→ Work item
Show every line of the data that contains the string "This".

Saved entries

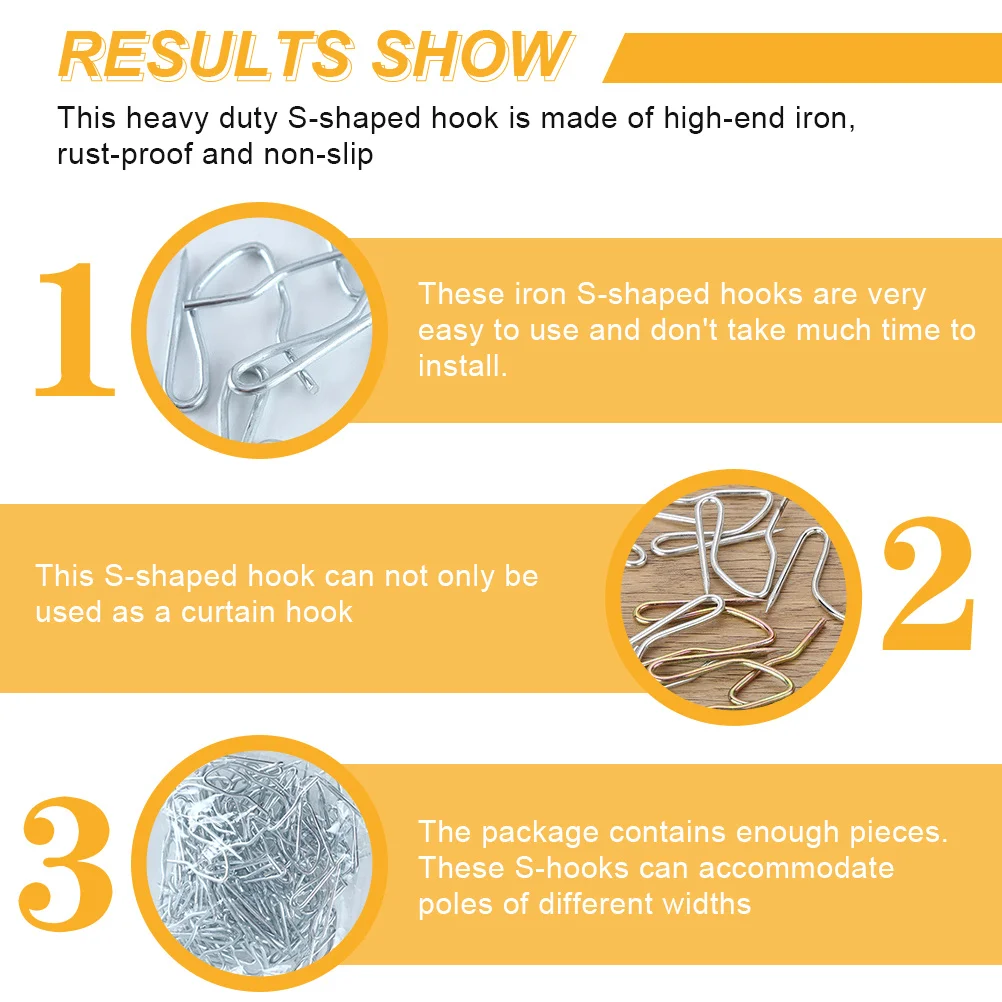 RESULTS SHOW

This heavy duty S-shaped hook is made of high-end iron, rust-proof and non-slip

1

These iron S-shaped hooks are very easy to use and don't take much time to install.

This S-shaped hook can not only be used as a curtain hook

2

3

The package contains enough pieces. These S-hooks can accommodate poles of different widths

→ Task output
This heavy duty S-shaped hook is made of high-end iron, rust-proof and non-slip
This S-shaped hook can not only be used as a curtain hook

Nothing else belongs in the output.